Carrie Rodriguez is a bit of a dabbler.
Perhaps it was a little bit of an adolescent backlash from her early years performing classical musical, or as she puts it, “trying to recreate something that was written 300 years ago down to the exact phrasing and bowing dynamics.”
Carrie Rodriguez is a bit of a dabbler.
Perhaps it was a little bit of an adolescent backlash from her early years performing classical musical, or as she puts it, “trying to recreate something that was written 300 years ago down to the exact phrasing and bowing dynamics.” Perhaps its a more ingrained aversion to staying static, as demonstrated by her refusal to take part in “nap time” as an elementary school student. Instead of sleeping away the day, she wandered into a nearby classroom where students were learning the violin, her first introduction to the instrument for which she would be celebrated as one of the country/blues scene’s top fiddle players.

“I was so focused on classical violin for the first part of my life, and in that medium, the whole goal is to play it as perfectly as you can,” Rodriguez says. “I think that’s a beautiful art form, but it was restrictive to me creatively. When I started branching out into other styles, I think that’s when music started becoming really exciting for me.”
Her career blossomed in turn. She was recruited as a sideman from a live show at the South by Southwest Music Festival by Chip Taylor, who originally penned classics “Wild Thing” and “Angel of the Morning.” She later collaborated and toured with country/folk/rock artist Lucinda Williams.
Today that early inclination for new excitement is evident in her upcoming release, Love and Circumstance, a collection of cover tunes ranging from songs played by her father and great aunt, Eva Garza, to artists like Townes Van Zandt and her aforementioned touring partner Lucinda Williams.
Exhibiting a wide variety of her influences, Rodriguez puts her own spin on the selections, not content to simply leave them as they were.
“It’s been a matter of taking them and trying to make them my own,” Rodriguez says. “I like to play the song enough until I forget that I didn’t write it.”
The album is her third LP, following the release of She Ain’t Me in August of 2008. That record consisted of a collection of co-written songs that all tended to defy genre-specific labels, but were linked by Rodriguez’s smoldering and easy-to-fall-for vocals and feisty fiddle-playing.
“I’ve done a lot of co-writing, which suits me because I love playing with other musicians and I love the back and forth and seeing how someone else does it,” Rodriguez says of her previous work. “ I love adding what I’ve got to what they’ve got and getting something even better.
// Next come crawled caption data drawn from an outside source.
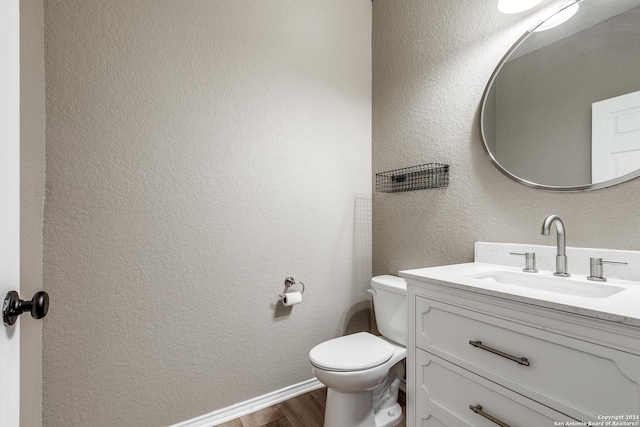 11902 Silver Horse, San Antonio, TX 78254 - half bathroom with wood finished floors, vanity, toilet, a textured wall, and baseboards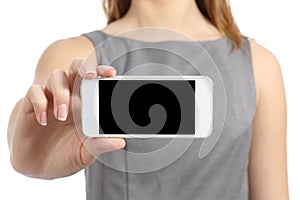 Business woman hand displaying a blank smart phone screen photo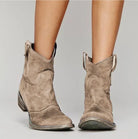 Women's suede western boots featuring a low heel and round toe, perfect for versatile everyday wear and stylish comfort. 0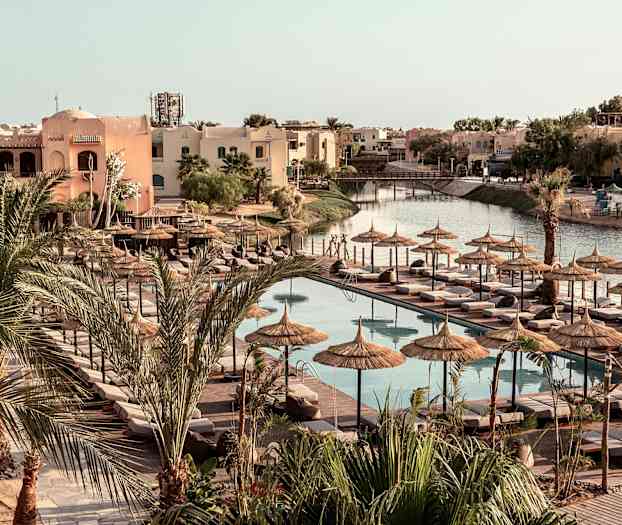 Bassengområde med solsenger og parasoller, omgitt av palmer og bygninger. (AI-generert tekst)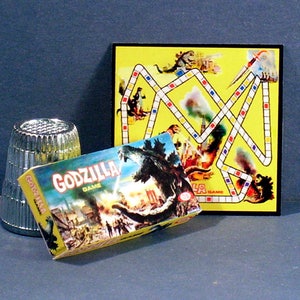 May include: A vintage Godzilla board game with a yellow game board and a box featuring a Godzilla illustration. The game board has a path with colored squares and images of Godzilla and other monsters. The box is yellow and red with the words "Godzilla Game" printed on it.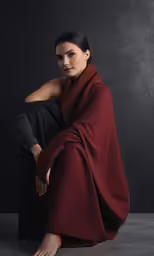 a woman poses in black and red clothing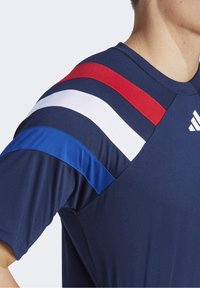 Námořnické sportovní tričko s krátkým rukávem, které má červené, bílé a modré pruhy přes ramena. Vyrobeno z hladkého, prodyšného materiálu.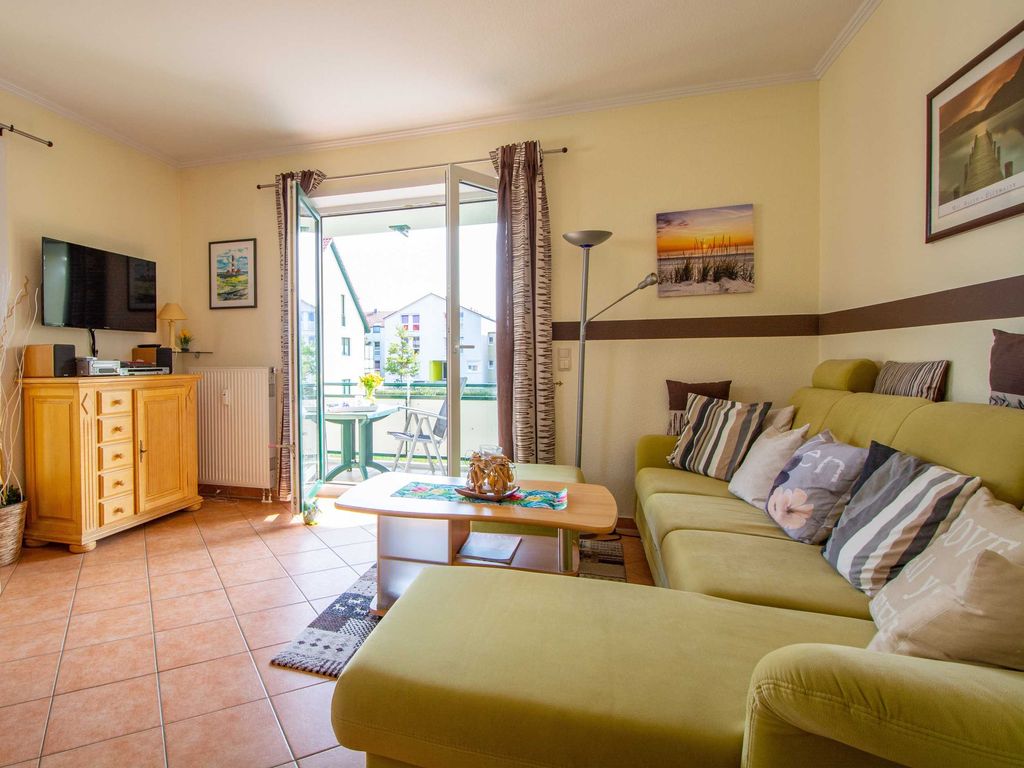 Das gemütliche Wohnzimmer mit Couchgarnitur, Flachbild-TV und Zugang zum Balkon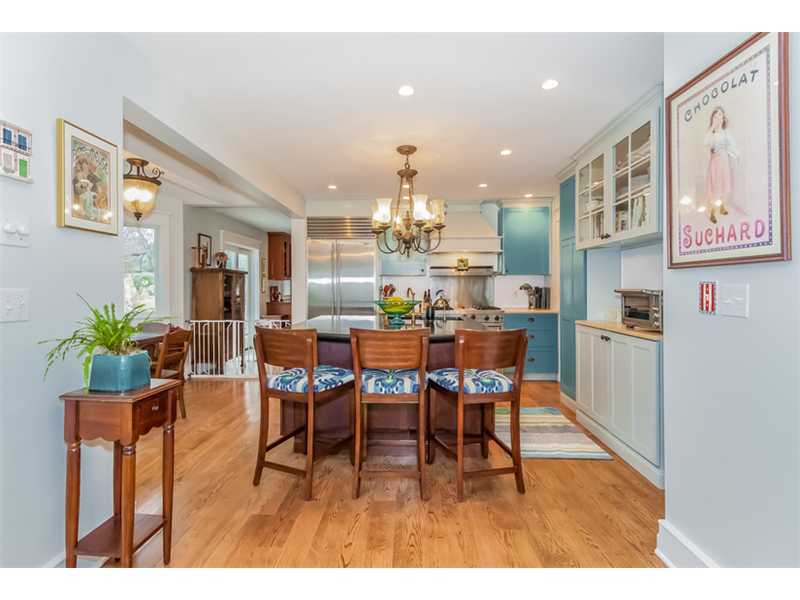 16 Locust Hill Road Darien, CT 06820 - Photo 6 of 25 a view of a dining room with furniture and a potted plant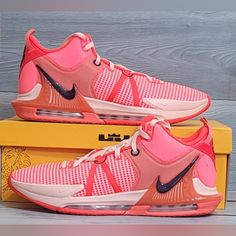 a pair of pink nike shoes sitting on top of a yellow box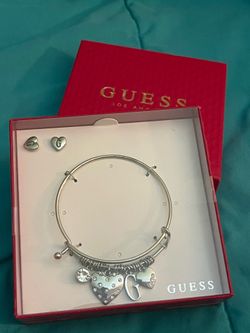 Guess charm bracelet/ earring set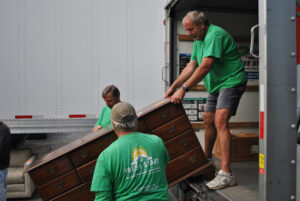 Fresh Start Furniture Bank volunteers load furniture into a waiting U-Haul truck. Volunteers coordinate supplies to be sent to refugee families resettling in the US. (Photo/Dakota Antelman)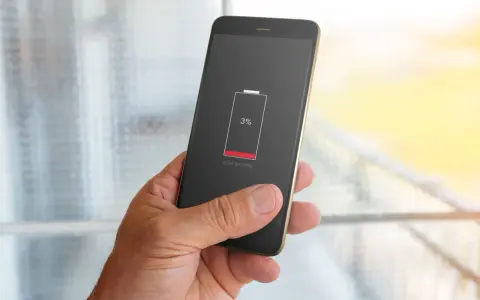 En hand håller en mobil med lågt batteri, 3%. Dags att kolla vilka appar som drar mest batteri.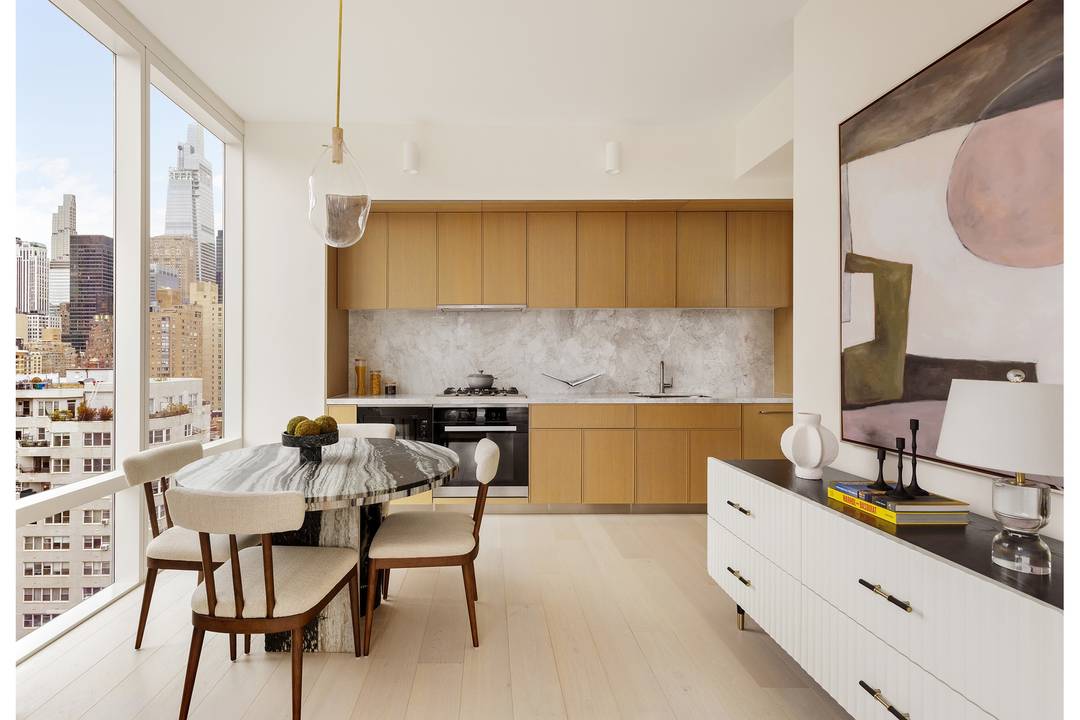 Luxury corner one bedroom home with 10' floor to ceiling windows, and expansive Southern and Manhattan Skyline views.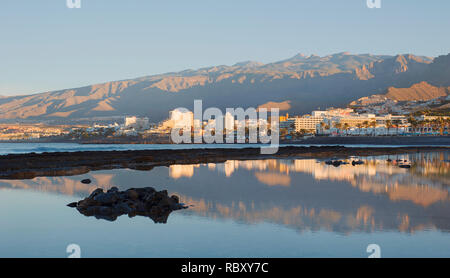 Early morning light over the south-west coast of the island, towards the most popular resorts in Costa Adeje for entertainment, Las Americas, Tenerife Stock Photo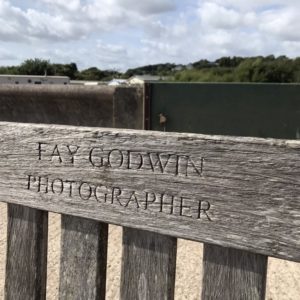 Close up photo of a wooden bench with the inscription "Fay Godwin, Photographer" in capital letters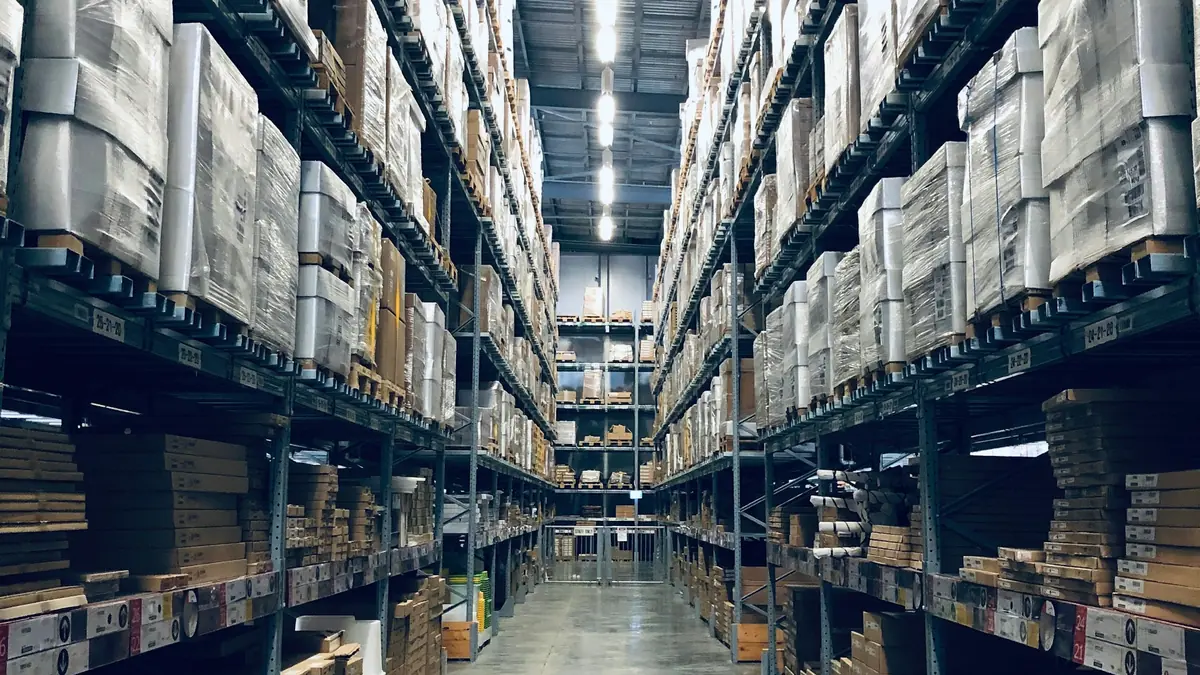 A long aisle between tall warehouse racks stacked with boxed and palletised stock.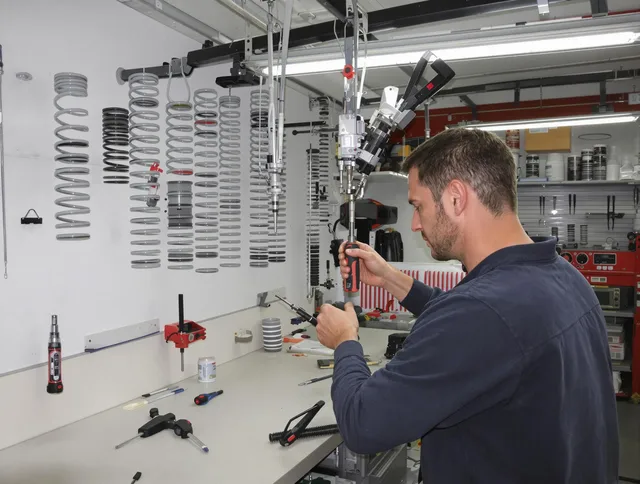 Boynton Beach Garage Door Repair safety certified technician performing precision spring replacement in Boynton Beach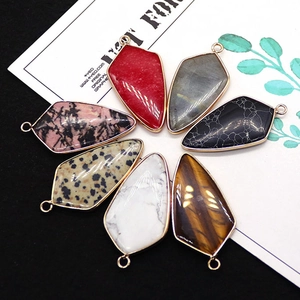 Set of seven natural stone shield pendants with golden electroplated metal edges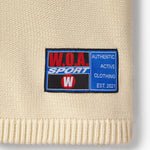 Beige knit baseball jersey tag with a W.O.A. Sport label
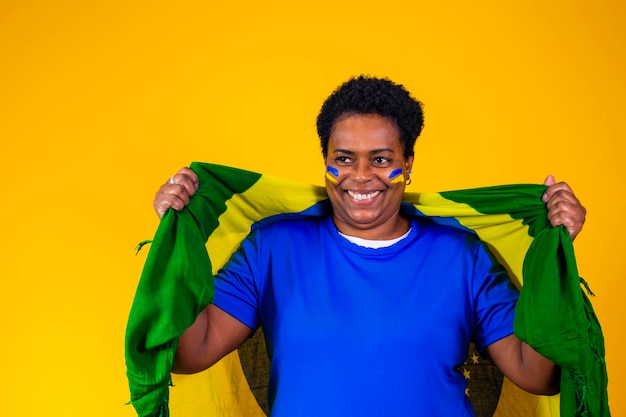 Braziliaanse supporter braziliaanse vrouw fan viert op voetbal of voetbalwedstrijd op gele achtergrond brazilië kleuren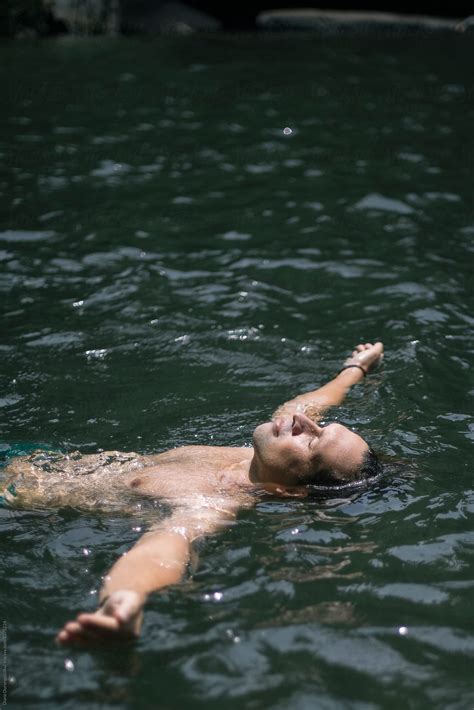 Man Relaxing In Water Del Colaborador De Stocksy Diane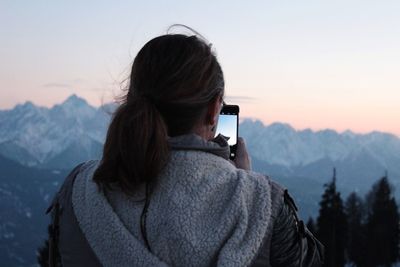 Rear view of woman photographing mountains through phone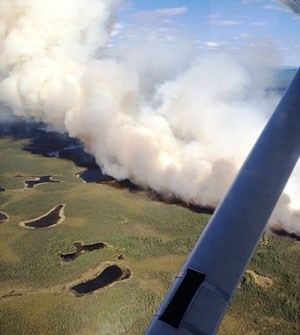 Aerial view of smoke and flames blackening tundra.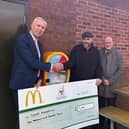 Local franchisee Glyn Pashley and OurJay Foundation unveil the new defibrillator machines.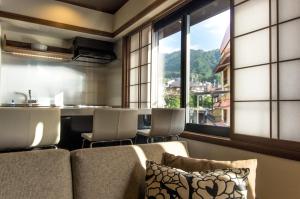 a living room with a couch and some windows at Tanuki Nozawa in Nozawa Onsen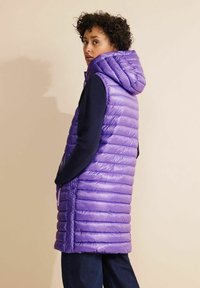 Lila puffig väst med huva, med vertikala kviltade sektioner, blixtlåsdetaljer på sidorna och en glänsande, slät yta.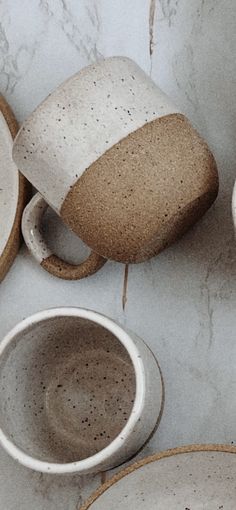 several cups and saucers sitting on a counter top, with one cup in the middle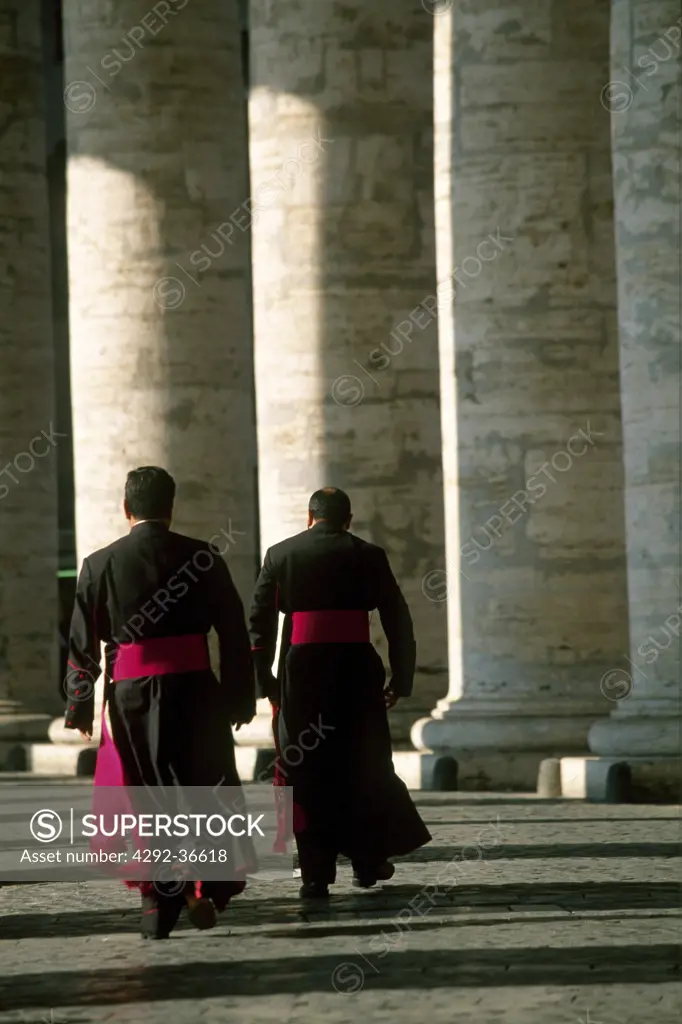 Italy, Lazio, Rome, priests walking in Saint Peters Square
I’d say I’ve done more of that than anything else.”
She continues to embrace the ability to play in various musical circles, even if it may be preventing her from pinning down a sound that she feels is distinctly her own. In fact, she’d be just fine if she never found it.
“I love the process of creating music and I hope I never finally arrive as one thing that is ‘Carrie Rodriguez,’” she says. “I get excited when I find a new arrangement for one of my songs I’ve been playing for five or six years. I hope I’ll be able to do that for the rest of my life. Limiting what I do to a specific sound or genre isn’t quite as exciting to me.”